:: ASSIGNMENT ::
Pictures must be left out. Retype exactly the lines from the one containing "by vignesh kumar" through the last line of the records below.

:: DATA FOR THIS EXERCISE ::
===============

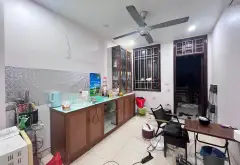 BÁN NHÀ NGỌC LÂM 39,6M2- 5 TẦNG - NGÕ THÔNG, Ô TÔ TRÁNH - KINH DOANH ĐỈNH CAO- 19.5 Tỷ... Bán nhà riêng tại Bồ Đề, Hà Nội 08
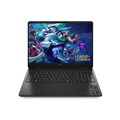 HP OMEN 16 AP0167AX Ryzen 9 8940HX 20GB DDR5 512GB SSD 8GB RTX 5060 WQXGA 16 Inch Gaming Laptop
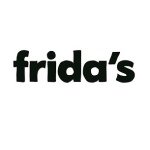 Frida's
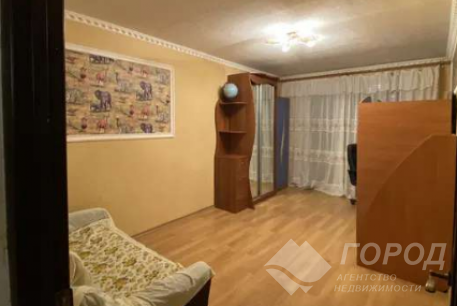 Продам 3-х кімнатну квартиру, ХТЗ, Масельского метро, Код: 797168/1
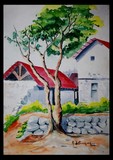 by vignesh kumar
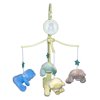 Bedtime Originals - My Teddy Musical Mobile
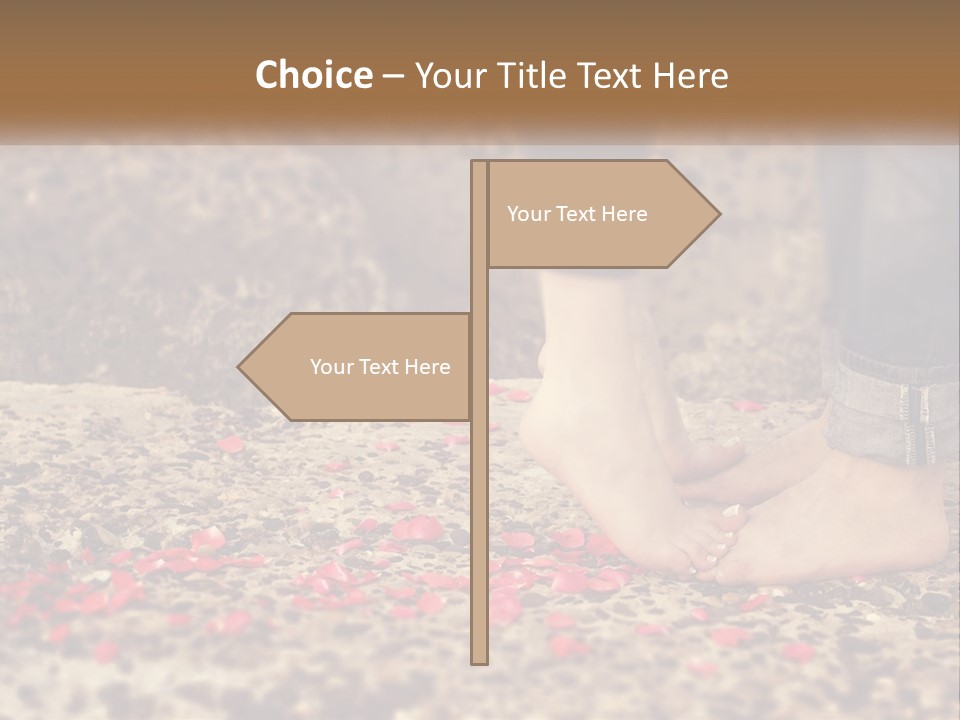 Unit Climate Energy PowerPoint Template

===============

:: EXERCISE RESPONSE ::
 by vignesh kumar
 Bedtime Originals - My Teddy Musical Mobile
 Unit Climate Energy PowerPoint Template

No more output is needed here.